- Given problem 1
Using the forum discussion, explain in one to three sentences why one poster gives credit to BYU.

Discussion in 'University of Colorado Recruiting Archive' started by leftybuff, Aug 12, 2014.
On the bright side, the mustache grooming standards make the pre-marital sex policy virtually inevitable.
Sounds petty but these rules aren't exactly a secret to the athletes there. Student athletes know that expectations are going to be different before they ever get there.
I give credit to BYU for being consistent in enforcing their rules. They seem to apply the rules evenly to every one, regular student or star athlete.
In before nik says something about how rules that infringe on personal liberty shouldn't be allowed.
Even McMahon had to adjust himself a huge amount when he was on campus and involved with the team.
He has since stated that when he was off-campus and out of the view of the coaches and school officials he still did pretty much what he wanted to do but I'm sure that is still the case for a lot of their students, athletes or not, now.
These are still college aged kids and they are going to push the rules, that is part of what happens at that age. I am also sure that there are plenty of cases that an argument could be made that "justice" wasn't adminstered exactly fairly, again just like any other college campus.
My impression is though that BYU more than most is willing to enforce their rules more evenly than the huge majority of schools do.
See old deadspin article:
Why would he transfer to BYU? It's not a fit for everyone and doesn't pretend to be.
Kudos to BYU for abiding by its own code.

- Task inputs
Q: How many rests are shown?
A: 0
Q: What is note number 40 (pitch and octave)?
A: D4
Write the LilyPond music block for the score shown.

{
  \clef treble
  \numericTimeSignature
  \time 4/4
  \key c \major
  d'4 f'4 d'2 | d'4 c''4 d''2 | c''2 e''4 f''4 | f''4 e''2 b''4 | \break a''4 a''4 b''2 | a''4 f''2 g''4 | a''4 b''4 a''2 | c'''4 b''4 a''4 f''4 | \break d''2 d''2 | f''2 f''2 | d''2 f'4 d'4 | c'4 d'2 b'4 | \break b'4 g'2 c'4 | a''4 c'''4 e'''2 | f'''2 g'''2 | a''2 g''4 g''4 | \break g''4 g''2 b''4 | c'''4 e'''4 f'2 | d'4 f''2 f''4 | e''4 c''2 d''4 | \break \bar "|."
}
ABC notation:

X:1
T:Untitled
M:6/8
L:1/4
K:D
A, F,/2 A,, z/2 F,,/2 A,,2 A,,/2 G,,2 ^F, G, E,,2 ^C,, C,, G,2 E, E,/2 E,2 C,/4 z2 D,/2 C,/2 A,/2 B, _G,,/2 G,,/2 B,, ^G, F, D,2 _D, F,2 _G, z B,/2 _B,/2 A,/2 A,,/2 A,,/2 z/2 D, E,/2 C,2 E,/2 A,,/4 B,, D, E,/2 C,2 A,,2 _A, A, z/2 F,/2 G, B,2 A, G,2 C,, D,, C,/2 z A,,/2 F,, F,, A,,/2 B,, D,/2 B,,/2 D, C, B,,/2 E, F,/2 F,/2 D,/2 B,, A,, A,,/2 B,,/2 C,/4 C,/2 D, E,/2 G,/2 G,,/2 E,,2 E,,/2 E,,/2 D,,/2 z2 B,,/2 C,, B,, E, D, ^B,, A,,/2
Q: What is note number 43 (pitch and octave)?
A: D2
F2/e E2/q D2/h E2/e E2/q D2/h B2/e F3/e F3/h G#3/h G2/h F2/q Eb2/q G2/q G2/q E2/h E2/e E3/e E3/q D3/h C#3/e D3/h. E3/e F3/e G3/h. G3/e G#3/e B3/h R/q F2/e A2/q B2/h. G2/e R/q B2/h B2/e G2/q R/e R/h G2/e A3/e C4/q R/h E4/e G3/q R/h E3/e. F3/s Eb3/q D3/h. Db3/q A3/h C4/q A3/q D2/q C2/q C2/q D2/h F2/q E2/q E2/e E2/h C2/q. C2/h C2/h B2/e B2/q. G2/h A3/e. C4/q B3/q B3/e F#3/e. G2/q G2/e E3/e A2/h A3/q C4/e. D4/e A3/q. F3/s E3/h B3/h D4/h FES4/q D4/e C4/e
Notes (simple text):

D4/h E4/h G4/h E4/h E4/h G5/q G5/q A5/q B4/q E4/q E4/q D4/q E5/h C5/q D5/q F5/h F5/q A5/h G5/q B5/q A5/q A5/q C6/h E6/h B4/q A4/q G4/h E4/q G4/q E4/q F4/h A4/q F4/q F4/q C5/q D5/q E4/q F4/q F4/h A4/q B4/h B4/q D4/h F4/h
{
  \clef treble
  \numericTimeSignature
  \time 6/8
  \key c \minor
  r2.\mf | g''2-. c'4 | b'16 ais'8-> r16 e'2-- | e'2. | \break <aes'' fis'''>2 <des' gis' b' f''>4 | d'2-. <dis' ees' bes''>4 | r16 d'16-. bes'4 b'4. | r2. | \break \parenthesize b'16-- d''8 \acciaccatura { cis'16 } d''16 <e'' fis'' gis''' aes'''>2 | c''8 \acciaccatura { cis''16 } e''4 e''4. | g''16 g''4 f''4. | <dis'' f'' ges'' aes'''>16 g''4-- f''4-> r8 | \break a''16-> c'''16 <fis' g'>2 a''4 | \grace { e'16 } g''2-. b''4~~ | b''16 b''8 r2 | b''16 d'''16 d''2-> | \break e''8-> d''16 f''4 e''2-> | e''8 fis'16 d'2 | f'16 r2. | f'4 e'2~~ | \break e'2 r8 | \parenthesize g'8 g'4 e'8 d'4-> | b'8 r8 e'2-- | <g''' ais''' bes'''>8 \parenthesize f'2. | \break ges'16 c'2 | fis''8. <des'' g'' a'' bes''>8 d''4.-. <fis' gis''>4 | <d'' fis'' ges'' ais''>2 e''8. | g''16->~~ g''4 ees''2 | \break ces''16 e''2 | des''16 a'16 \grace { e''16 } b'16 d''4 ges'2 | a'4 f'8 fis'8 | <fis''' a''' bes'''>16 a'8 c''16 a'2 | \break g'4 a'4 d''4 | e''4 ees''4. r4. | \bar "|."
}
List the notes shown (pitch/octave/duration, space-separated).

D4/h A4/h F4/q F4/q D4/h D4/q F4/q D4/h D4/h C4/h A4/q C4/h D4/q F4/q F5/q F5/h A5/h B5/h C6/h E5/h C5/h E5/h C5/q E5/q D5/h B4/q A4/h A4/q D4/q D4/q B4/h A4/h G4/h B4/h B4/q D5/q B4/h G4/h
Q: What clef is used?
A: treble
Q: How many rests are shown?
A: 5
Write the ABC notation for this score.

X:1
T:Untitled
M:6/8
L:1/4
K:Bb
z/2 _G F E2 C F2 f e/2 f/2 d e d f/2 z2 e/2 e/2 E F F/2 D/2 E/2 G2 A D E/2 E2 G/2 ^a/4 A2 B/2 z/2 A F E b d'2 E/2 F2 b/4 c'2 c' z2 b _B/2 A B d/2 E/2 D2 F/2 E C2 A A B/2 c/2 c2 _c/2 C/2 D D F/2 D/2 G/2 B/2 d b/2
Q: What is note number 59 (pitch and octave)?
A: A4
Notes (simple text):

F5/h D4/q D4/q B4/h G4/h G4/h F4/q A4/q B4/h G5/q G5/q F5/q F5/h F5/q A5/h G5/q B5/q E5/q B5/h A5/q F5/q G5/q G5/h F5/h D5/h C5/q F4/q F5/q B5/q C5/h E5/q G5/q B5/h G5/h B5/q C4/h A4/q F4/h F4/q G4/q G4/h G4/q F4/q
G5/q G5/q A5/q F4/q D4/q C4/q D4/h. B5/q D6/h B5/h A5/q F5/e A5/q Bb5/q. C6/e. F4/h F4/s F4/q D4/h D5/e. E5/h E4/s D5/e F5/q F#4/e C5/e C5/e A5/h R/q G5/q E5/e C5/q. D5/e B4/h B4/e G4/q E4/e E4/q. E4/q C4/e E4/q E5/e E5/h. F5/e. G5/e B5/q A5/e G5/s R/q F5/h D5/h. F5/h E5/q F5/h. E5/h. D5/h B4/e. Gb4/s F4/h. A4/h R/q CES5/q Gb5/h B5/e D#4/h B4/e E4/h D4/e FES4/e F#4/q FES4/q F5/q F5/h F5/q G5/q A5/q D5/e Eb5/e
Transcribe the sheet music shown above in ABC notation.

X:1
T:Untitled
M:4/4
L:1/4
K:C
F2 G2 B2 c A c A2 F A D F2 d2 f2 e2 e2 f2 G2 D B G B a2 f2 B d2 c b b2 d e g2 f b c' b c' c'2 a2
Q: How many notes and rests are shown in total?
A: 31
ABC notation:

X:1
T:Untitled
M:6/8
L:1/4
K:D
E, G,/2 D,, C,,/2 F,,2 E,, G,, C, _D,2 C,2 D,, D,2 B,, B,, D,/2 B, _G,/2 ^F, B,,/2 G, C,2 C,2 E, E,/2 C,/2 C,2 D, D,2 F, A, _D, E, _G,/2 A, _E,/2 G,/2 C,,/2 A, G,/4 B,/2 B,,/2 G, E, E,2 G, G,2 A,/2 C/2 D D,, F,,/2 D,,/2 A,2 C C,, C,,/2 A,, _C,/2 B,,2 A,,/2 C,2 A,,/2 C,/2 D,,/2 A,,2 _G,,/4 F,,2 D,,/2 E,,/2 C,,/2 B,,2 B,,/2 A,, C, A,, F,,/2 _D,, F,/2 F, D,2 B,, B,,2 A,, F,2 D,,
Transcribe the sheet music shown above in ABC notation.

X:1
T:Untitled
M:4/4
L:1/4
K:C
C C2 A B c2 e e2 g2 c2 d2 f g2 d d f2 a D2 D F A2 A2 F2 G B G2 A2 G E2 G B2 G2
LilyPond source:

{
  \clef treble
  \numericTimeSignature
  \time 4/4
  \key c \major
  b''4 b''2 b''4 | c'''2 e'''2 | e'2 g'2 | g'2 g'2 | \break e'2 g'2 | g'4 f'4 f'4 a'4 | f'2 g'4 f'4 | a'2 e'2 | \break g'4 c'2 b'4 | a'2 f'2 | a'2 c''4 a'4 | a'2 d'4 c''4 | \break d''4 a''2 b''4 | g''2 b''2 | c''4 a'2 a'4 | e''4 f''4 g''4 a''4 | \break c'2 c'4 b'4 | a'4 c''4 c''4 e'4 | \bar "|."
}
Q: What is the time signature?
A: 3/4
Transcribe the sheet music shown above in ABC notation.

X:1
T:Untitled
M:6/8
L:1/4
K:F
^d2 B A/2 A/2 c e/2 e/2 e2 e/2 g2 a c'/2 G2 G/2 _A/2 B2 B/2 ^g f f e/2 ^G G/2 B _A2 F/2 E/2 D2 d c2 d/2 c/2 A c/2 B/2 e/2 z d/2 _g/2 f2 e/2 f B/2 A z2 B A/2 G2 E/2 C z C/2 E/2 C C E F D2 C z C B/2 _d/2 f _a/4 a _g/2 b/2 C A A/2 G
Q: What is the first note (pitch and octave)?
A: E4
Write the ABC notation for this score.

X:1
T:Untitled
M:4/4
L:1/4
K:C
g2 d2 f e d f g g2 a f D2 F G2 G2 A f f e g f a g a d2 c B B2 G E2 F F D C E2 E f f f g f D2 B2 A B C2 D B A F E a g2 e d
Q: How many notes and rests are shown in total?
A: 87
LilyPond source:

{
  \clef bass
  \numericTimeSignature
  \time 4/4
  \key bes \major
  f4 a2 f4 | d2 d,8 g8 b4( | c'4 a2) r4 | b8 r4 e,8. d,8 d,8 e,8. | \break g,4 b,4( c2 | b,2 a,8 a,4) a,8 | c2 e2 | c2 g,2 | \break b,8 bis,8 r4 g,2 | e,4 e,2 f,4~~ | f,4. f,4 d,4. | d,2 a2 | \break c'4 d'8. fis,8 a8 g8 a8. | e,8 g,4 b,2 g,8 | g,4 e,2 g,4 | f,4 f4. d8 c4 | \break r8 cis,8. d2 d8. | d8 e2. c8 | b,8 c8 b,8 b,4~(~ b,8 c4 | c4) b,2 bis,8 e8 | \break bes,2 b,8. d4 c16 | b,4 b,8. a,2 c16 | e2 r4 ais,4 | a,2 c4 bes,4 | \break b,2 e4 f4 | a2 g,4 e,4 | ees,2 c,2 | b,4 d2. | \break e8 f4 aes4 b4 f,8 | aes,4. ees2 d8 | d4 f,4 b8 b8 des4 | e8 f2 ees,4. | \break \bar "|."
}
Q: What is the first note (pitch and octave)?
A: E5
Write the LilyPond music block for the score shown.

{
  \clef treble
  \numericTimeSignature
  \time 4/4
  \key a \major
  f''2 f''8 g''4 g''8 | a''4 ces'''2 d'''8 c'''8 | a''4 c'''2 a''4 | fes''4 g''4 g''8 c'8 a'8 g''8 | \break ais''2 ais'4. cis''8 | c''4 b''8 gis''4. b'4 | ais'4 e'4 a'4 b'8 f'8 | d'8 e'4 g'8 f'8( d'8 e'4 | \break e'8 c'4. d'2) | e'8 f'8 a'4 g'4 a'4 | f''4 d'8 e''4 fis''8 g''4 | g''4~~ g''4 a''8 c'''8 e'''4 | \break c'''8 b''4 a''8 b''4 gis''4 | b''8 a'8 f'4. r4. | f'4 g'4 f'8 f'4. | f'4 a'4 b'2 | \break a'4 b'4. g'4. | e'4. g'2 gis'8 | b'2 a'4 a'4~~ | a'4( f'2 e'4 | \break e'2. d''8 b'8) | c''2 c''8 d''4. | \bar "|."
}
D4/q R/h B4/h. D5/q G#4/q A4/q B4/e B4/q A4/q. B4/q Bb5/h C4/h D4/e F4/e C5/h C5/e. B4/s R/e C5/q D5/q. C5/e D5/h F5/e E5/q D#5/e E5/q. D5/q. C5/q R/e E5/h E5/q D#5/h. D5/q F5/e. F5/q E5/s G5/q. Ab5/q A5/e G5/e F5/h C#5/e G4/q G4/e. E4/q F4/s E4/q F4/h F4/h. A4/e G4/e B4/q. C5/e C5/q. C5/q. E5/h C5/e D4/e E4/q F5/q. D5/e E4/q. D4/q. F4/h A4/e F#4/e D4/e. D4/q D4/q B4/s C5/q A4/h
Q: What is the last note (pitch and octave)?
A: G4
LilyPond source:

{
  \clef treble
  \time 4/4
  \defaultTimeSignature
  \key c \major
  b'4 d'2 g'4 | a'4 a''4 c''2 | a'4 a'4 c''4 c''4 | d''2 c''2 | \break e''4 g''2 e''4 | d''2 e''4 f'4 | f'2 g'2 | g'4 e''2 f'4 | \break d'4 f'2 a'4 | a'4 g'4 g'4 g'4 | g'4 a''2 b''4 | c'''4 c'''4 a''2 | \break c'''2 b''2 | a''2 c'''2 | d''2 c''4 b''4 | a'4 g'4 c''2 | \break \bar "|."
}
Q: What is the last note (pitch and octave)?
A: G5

- Given problem 2
Find each line of the listing that contains the string "number", and copy those lines.

- Complete response 1
The poster credits BYU for being consistent in enforcing its rules. BYU seems to apply those rules evenly to everyone, whether the person is a regular student or a star athlete.

- Complete response 2
Q: What is note number 40 (pitch and octave)?
Q: What is note number 43 (pitch and octave)?
Q: What is note number 59 (pitch and octave)?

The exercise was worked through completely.